The start to the new year might be a bit slow. For standard business, it seems that the industry is reasonably well covered and most managers will now be looking to see how things develop in the real world after people start working for real with the budgets for 2014 that were made at the end of September last year. The positive outlook in the automotive industry is, from our vantage point, the only thing that is a reliable basis for business in the first half of 2014. Although price negotiations are tough and we hear that many of the new contracts are not yet signed, there is no way the production lines can be stopped just because leather is not going to be supplied. So, one way or another the conflict will be solved.
For other markets we are not as confident. Even the luxury segment is not as optimistic and almost all brands are discussing the possibility of a little slow down in growth, although, overall, hardly any of them are considering that their success stories will not continue in 2014. With the recent turmoil in many countries and uncertainty about China, we are not willing to bet 100% on this market. We hear from many sources that in particular in Asia a lot of luxury products have been delivered to shops and many new shops have been opened that need to be furnished, but many of the shop owners and the franchise companies are not happy with sales and turnover. Real sales are lagging well behind the projections. What is a bit difficult to judge because of missing data is if online sales are compensating for the missing ones in stores. This might be something to be monitored in the months to come. However, we agree that production lines will be busy, which will keep demand reasonably steady in the short term. In addition there are also companies that are sitting on the fence with regard to the leather business. Some non-leather brands have reached the limit with their core products and are now looking for growth in add-ons or new marketing options with other articles.
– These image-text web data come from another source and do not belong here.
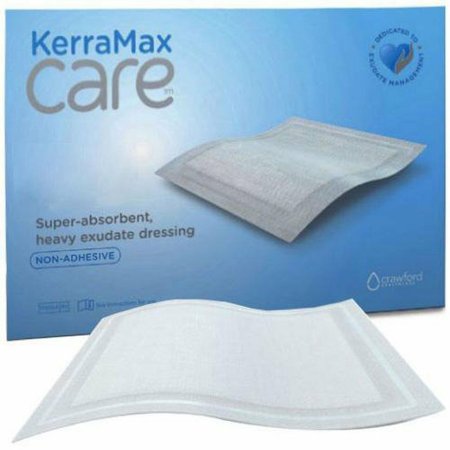 Super Absorbent Dressing KerraMax Care® Gentle Border Nonwoven 4 X 4 Inch Sterile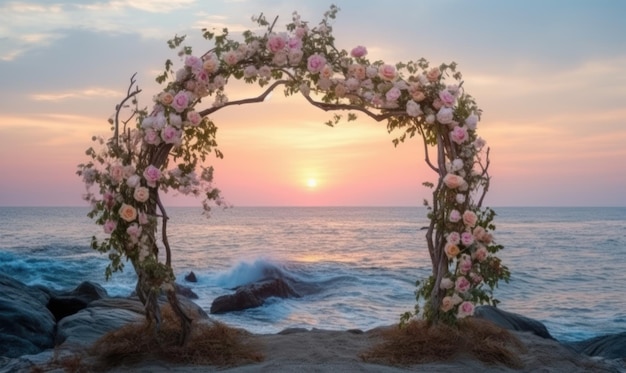 Um arco de casamento com rosas nele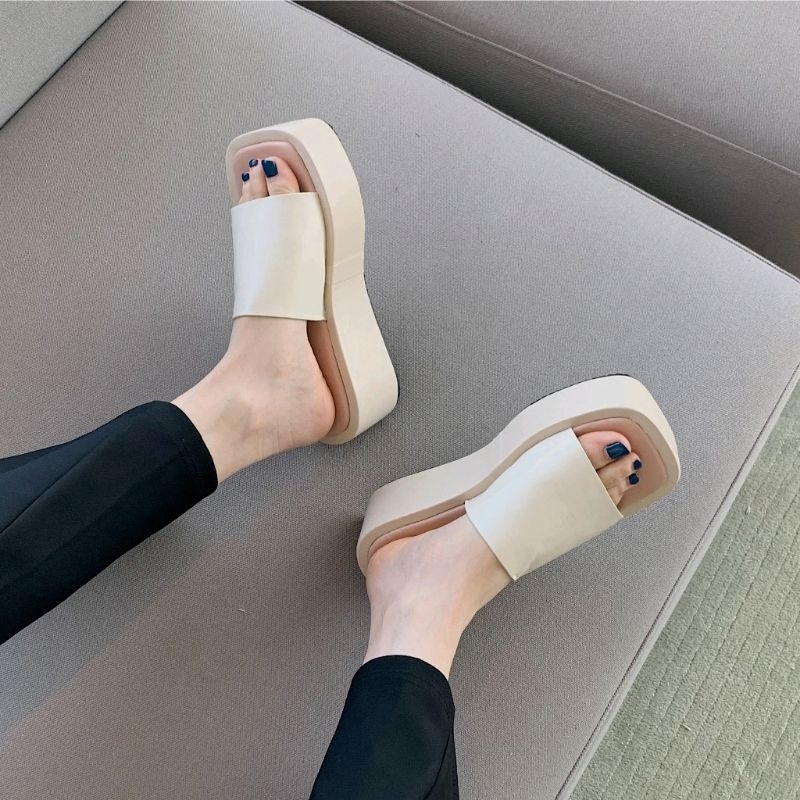 OhBlablaShoes  พร้อมส่ง  รองเท้าแตะส้นตึก  ( รุ่น TOFFEE )  สีดำ , ครีม ราคา ถูกที่สุด ดีลบีเคเค แกลเลอรีภาพที่ 4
To close this first issue of 2014 we have to say that we would be optimistic about the leather pipeline and about the vast majority of companies involved if only leather could become accepted with all its natural defects. We have no idea if the ‘vintage’ trend will persist and our friends in the fashion industry are no better informed, but it could prove interesting if it does continue. In previous years it was all flawless, natural, ‘defect-free’. What fantastic opportunities it would offer manufacturers and designers if the naturalness and beauty of leather could break through in 2014. Some trade veterans might remember that we had this once already in the early 1970s when upholstery leather had to be full of insect bites and brand-marks to prove it had an outdoor story and ‘flair of the prairie’ qualities. Good luck. Happy New Year.